Le projet de décret sur le suivi ambulatoire des patients en soins psychiatriques sous contrainte précise le contenu des conventions qui devront être signées par les directeurs d'établissement.
Le projet de décret sur "la réinsertion sociale des personnes faisant l'objet de soins psychiatriques" a été présenté aux fédérations hospitalières, aux conférences nationales de directeurs d'hôpitaux et de présidents de commissions médicales d'établissement (CME) et aux associations d'usagers et de famille. Il a été envoyé pour avis aux syndicats de praticiens hospitaliers.
Le projet de décret est un texte d'application de la loi du 5 juillet 2011 sur les soins psychiatriques sous contrainte concernant les patients qui seront suivis en ambulatoire avec un "programme de soins", une des nouveautés introduites par cette loi.
La loi prévoit, à son article 8, la signature de conventions entre l'établissement de santé accueillant des patients sous contrainte, le préfet, les collectivités territoriales compétentes et le directeur général de l'agence régionale de santé (ARS) pour déterminer comment "assurer le suivi" et "favoriser la réinsertion sociale" de ces patients. Les conventions doivent aussi préciser les conditions dans lesquelles une réhospitalisation à temps plein peut être mise en œuvre.
Selon le projet de décret, la convention devra porter sur les modalités de coopération entre les professionnels sanitaires, médicosociaux et sociaux et des services territoriaux d'assistance sociale pour la prise en charge de la personne, sur "les conditions d'organisation des réponses des différents acteurs sur un territoire déterminé et les procédures à mettre en œuvre en cas d'urgence".
Cette prise en charge devra être coordonnée avec "les actions de soutien et d'accompagnement des familles et des aidants des patients menées par l'établissement de santé et les associations" d'usagers.
Un article du projet de décret porte sur les échanges d'information entre les professionnels sur le patient.
Le psychiatre hospitalier traitant "informe les professionnels sociaux et médicosociaux intervenant dans la réinsertion" du passage en suivi ambulatoire (avant sa mise en œuvre), "des caractéristiques du patient", de "ses difficultés" et de "ses besoins en matière de réinsertion sociale", est-il indiqué.
Pendant le suivi, il devra y avoir des "échanges réguliers sur la réinsertion sociale du patient et sur son évolution, afin de favoriser la continuité de la prise en charge, d'éviter les situations de crise et les réhospitalisations à temps complet en urgence".
Par ailleurs, les professionnels sociaux et médicosociaux intervenant dans la réinsertion seront "informés des lieux et des horaires des différentes modalités de prise en charge mentionnées dans le programme de soins".
Dans le cas où une réhospitalisation à temps complet est nécessaire, la convention devra prévoir l'organisation pour le transport du patient vers l'hôpital et l'accès au domicile du patient par l'équipe soignante.
L'équipe soignante aura la possibilité d'être escortée par les forces de l'ordre, expressément requises par le préfet "lorsque le patient présente un risque d'atteinte grave à l'ordre public résultant de sa dangerosité particulière attestée par un certificat ou un avis médical".
Pour l'accès au domicile, l'équipe soignante devra d'abord "tenter d'obtenir l'assentiment du patient" et, seulement en cas de "refus réitéré", elle saisira le directeur d'établissement qui sollicitera le recours aux forces de l'ordre.

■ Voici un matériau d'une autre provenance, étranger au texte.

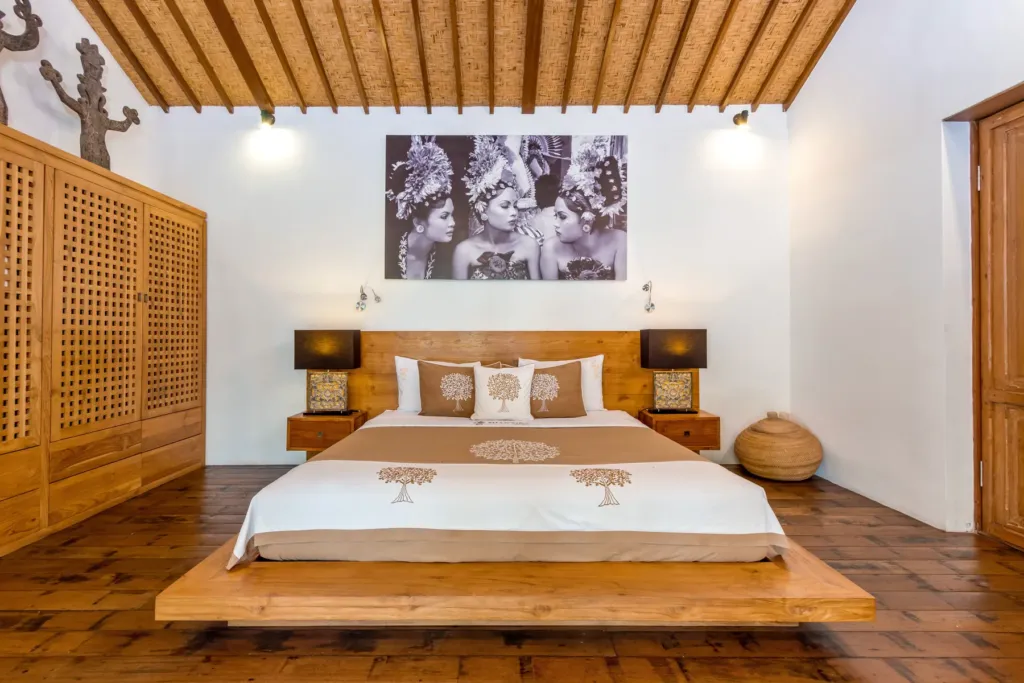 Master bedroom at Villa Shantika with a king bed on a timber platform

Dans ce cas, les forces de l'ordre devront être requises par le préfet "lorsque les troubles mentaux du patient compromettent sa sécurité et la sûreté des personnes ou portent atteinte, de façon grave, à l'ordre public".
La convention devra aussi prévoir, pour les équipes soignantes et les professionnels sociaux et médicosociaux, "leurs besoins communs et spécifiques en formation, notamment en matière de connaissances des pathologies mentales, de soins sans consentement, de dispositifs pour la réinsertion sociale".
L'Union syndicale de la psychiatrie (USP) a critiqué jeudi dans un communiqué les "nouvelles atteintes au secret médical" organisées par le décret du fait des partages d'informations et "l'atteinte extrêmement grave à la vie privée et à l'inviolabilité du domicile" du patient. Le syndicat a demandé le retrait du projet.